== Available data ==
::::::::::

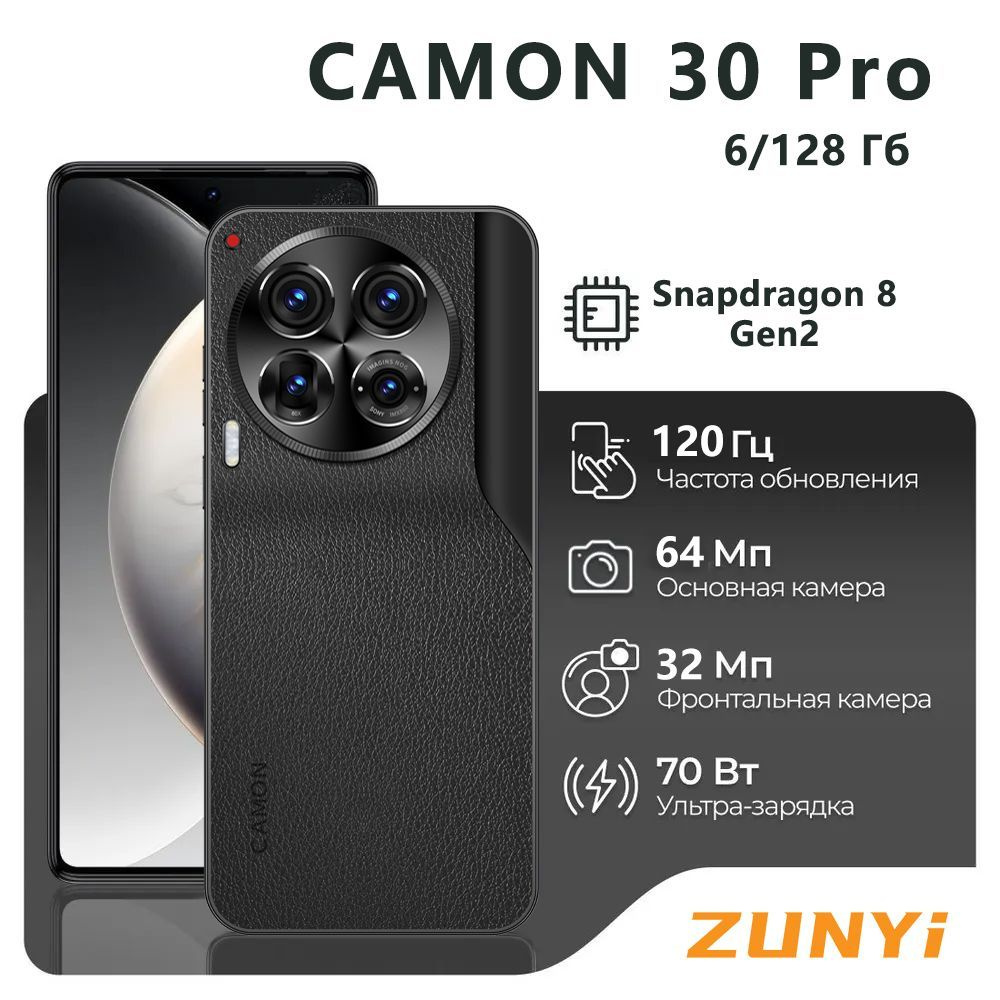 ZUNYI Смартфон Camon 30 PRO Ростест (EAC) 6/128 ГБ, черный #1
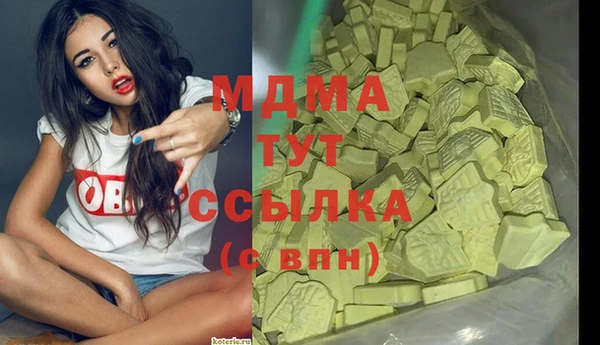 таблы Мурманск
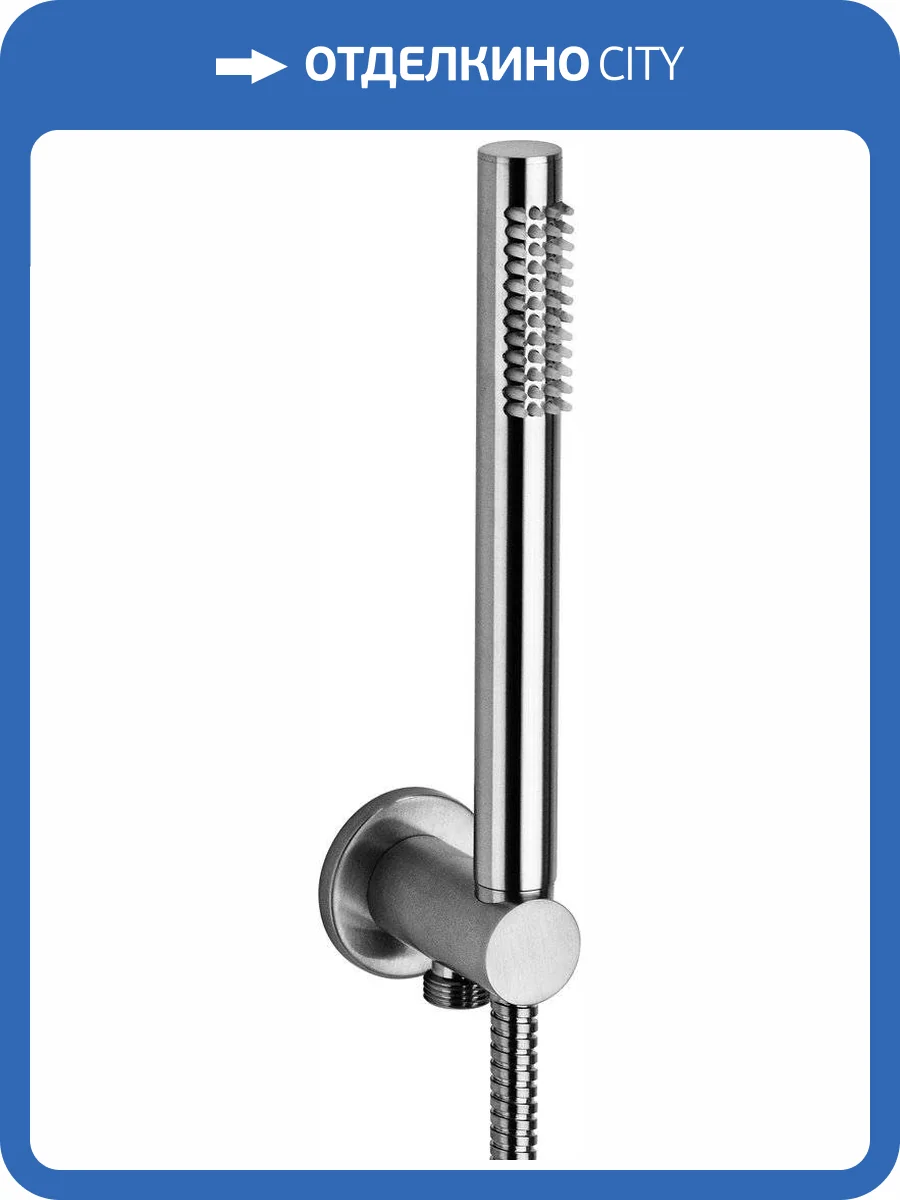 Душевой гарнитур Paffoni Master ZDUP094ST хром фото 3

::::::::::

Would you copy each line above exactly as given, dropping any images?

== Answer area ==
 ZUNYI Смартфон Camon 30 PRO Ростест (EAC) 6/128 ГБ, черный #1
 таблы Мурманск
 Душевой гарнитур Paffoni Master ZDUP094ST хром фото 3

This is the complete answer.